A sinistra non gli danno chance, ma è un fatto che siano finiti i sorrisini con i quali commentavano i suoi sforzi e si sia passati ai brividi immaginandolo sul soglio più alto della Repubblica. Perché il capo dello Stato, tra le altre cose, è anche presidente del Csm. E di Berlusconi, nella sua storia politica ultraventennale, si ricordano gli affondi contro le toghe rosse, la giustizia ad orologeria, le persecuzioni giudiziarie... Messo a confronto, il Cossiga che minaccia di mandare un battaglione del Col Moschin a Palazzo dei Marescialli, scolorisce.
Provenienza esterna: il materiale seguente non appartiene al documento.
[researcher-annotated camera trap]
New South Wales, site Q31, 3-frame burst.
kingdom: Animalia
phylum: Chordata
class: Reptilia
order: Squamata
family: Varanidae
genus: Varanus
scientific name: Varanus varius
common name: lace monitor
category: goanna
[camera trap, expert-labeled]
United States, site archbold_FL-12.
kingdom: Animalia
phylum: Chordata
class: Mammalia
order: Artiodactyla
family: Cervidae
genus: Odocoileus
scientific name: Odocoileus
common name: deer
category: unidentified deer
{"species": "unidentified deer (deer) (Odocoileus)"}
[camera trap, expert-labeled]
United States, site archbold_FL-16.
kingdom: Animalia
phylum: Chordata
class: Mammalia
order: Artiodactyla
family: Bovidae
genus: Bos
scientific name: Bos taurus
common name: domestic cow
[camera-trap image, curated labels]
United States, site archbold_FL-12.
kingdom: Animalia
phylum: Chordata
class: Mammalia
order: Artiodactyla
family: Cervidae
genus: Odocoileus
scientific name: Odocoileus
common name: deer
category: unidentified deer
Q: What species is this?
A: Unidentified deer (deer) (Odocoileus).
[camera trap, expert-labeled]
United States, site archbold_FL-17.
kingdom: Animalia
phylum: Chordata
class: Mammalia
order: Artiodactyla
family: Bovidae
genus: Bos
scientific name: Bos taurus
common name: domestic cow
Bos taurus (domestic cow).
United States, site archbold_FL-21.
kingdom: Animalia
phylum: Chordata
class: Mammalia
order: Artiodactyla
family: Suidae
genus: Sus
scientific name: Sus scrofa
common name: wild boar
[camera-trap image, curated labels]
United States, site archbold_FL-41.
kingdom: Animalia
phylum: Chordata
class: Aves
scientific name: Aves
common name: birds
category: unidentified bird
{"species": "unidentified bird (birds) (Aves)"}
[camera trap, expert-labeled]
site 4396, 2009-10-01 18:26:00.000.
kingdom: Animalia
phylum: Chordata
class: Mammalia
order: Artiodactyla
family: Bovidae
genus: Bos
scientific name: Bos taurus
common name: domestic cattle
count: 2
Adesso però il quirinabile Cavaliere ha assunto una postura istituzionale. Ieri ha difeso in pubblico il ministro dell’Interno dagli attacchi degli alleati, dopo averle fatto pervenire nei mesi scorsi la sua personale solidarietà attraverso Gianni Letta e Confalonieri.

Tutto si tiene. E se poi il gioco — come sembra (quasi) scontato — non dovesse tenere, Berlusconi si acconcerebbe nel ruolo di king maker, ritagliandosi l’immagine di chi è stato decisivo nella scelta del prossimo inquilino del Colle. Da quel momento — se la legge elettorale non dovesse mutare — inizierebbe a pensare al «federatore». E in vista della spartizione dei collegi con gli alleati, metterebbe a frutto quel «garantisco io» con cui ritiene di poter rendere potabili in Europa i due «allievi». Ed è certo che, fornendo questo passepartout internazionale a Salvini e Meloni, strapperebbe molti più seggi in Parlamento di quanti ne otterrebbe con le percentuali odierne di Forza Italia.

Ma la sola cosa che oggi lo eccita è la Grande Corsa. «E lui — secondo Rotondi — vorrebbe arrivare alla presidenza della Repubblica per dimostrare che c’è riuscito. Poi, dopo un paio di anni, lascerebbe a Draghi». E ci mancava. La verità è che con Berlusconi non è mai finita. Persino gli avversari glielo riconoscono: il suo ultimo giro è sempre il prossimo.